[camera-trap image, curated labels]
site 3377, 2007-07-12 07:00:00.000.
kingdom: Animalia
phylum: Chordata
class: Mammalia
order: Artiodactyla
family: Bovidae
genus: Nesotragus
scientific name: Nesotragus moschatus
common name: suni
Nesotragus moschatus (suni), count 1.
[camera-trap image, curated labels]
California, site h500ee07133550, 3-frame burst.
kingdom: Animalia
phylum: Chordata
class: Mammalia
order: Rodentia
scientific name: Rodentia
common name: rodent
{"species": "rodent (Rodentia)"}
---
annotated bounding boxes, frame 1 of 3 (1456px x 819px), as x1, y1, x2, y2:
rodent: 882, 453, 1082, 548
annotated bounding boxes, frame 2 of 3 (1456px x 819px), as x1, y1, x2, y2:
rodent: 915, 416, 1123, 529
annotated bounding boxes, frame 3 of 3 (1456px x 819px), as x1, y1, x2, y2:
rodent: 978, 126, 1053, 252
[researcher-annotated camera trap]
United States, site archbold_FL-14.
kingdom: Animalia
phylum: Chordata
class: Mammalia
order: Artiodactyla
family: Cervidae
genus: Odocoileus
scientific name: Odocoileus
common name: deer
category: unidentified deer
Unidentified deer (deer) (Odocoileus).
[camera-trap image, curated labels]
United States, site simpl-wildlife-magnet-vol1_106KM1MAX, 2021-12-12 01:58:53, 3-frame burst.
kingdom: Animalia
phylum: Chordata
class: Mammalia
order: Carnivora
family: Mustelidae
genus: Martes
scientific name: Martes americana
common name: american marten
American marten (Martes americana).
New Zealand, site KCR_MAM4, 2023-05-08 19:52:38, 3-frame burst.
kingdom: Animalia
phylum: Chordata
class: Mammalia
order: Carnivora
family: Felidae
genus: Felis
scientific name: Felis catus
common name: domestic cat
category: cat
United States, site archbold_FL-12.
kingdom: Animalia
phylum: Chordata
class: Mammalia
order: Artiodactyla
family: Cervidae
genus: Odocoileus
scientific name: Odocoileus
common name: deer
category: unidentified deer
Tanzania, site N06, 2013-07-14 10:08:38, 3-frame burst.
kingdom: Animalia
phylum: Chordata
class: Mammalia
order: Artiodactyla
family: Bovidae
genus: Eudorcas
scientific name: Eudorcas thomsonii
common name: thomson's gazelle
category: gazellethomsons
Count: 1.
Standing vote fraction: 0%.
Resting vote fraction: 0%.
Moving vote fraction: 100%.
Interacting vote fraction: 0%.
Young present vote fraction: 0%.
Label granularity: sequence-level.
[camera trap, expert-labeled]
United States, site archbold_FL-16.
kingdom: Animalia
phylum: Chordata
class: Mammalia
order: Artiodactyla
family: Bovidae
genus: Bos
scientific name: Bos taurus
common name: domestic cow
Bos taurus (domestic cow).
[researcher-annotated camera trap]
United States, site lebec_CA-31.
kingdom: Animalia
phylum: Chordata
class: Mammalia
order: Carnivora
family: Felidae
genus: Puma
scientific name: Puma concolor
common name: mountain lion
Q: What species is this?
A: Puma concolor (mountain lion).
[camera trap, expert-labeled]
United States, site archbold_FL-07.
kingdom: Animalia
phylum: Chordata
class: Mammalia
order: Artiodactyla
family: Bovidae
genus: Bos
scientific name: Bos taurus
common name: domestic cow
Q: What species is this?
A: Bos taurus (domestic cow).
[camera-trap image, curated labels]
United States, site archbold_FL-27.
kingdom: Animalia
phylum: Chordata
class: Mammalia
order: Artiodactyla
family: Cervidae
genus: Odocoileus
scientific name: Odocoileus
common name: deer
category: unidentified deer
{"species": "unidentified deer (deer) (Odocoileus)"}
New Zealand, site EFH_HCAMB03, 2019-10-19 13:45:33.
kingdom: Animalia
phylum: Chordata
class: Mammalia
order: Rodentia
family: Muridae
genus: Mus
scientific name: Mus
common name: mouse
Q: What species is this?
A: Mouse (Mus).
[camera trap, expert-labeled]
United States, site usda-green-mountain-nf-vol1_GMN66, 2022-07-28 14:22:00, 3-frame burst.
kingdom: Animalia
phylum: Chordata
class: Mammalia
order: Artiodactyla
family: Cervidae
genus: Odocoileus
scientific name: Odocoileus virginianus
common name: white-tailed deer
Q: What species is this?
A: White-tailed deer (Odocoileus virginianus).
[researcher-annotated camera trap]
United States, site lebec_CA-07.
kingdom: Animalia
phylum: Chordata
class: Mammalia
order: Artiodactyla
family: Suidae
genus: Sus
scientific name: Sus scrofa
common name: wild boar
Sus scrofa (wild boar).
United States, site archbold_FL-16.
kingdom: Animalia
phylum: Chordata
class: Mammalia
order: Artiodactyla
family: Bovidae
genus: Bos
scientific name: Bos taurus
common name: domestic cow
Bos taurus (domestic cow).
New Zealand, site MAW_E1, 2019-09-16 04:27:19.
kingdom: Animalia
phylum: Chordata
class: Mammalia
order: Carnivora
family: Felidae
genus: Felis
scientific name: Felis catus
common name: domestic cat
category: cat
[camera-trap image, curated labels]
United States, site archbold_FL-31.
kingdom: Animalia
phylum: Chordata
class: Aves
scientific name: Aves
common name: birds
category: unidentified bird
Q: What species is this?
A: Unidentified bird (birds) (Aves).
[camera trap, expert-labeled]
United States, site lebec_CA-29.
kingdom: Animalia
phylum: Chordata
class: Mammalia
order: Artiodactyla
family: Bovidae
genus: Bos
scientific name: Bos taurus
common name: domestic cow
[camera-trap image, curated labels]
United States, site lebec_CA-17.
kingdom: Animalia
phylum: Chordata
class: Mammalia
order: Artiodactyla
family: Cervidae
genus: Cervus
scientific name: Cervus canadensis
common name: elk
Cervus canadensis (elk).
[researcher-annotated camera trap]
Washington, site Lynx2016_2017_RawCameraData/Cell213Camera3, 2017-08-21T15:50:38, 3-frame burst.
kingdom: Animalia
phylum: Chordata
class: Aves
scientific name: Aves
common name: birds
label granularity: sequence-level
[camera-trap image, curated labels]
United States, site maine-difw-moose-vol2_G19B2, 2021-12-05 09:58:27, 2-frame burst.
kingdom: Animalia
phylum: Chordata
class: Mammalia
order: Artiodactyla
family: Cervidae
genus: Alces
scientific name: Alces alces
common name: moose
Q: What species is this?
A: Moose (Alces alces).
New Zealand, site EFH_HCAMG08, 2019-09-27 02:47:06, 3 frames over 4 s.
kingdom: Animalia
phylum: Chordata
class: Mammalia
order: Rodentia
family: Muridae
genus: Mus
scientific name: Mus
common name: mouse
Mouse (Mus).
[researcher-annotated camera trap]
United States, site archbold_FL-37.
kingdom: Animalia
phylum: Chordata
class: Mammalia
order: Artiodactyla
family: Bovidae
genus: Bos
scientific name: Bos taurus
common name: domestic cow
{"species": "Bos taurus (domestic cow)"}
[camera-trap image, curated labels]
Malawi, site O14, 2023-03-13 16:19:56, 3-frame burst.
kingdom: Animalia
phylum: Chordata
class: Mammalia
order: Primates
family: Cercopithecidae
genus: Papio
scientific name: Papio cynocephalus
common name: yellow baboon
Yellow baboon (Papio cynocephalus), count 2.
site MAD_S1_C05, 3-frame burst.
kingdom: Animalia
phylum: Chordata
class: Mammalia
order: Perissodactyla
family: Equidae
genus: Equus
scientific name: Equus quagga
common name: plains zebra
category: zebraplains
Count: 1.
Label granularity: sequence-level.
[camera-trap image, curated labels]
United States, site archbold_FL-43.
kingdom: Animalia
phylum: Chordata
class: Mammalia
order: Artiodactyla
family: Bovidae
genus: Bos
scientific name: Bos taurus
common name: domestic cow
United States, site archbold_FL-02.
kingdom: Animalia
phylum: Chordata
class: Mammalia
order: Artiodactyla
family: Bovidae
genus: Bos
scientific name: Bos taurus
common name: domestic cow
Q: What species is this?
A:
____
> [PROBLEM DETAILS]: Starting at the line that contains "category: zebraplains", print every line through the last one of the records, exactly and with nothing else.

> [RESPONSE FOR THIS EXERCISE]:
category: zebraplains
Count: 1.
Label granularity: sequence-level.
[camera-trap image, curated labels]
United States, site archbold_FL-43.
kingdom: Animalia
phylum: Chordata
class: Mammalia
order: Artiodactyla
family: Bovidae
genus: Bos
scientific name: Bos taurus
common name: domestic cow
United States, site archbold_FL-02.
kingdom: Animalia
phylum: Chordata
class: Mammalia
order: Artiodactyla
family: Bovidae
genus: Bos
scientific name: Bos taurus
common name: domestic cow
Q: What species is this?
A:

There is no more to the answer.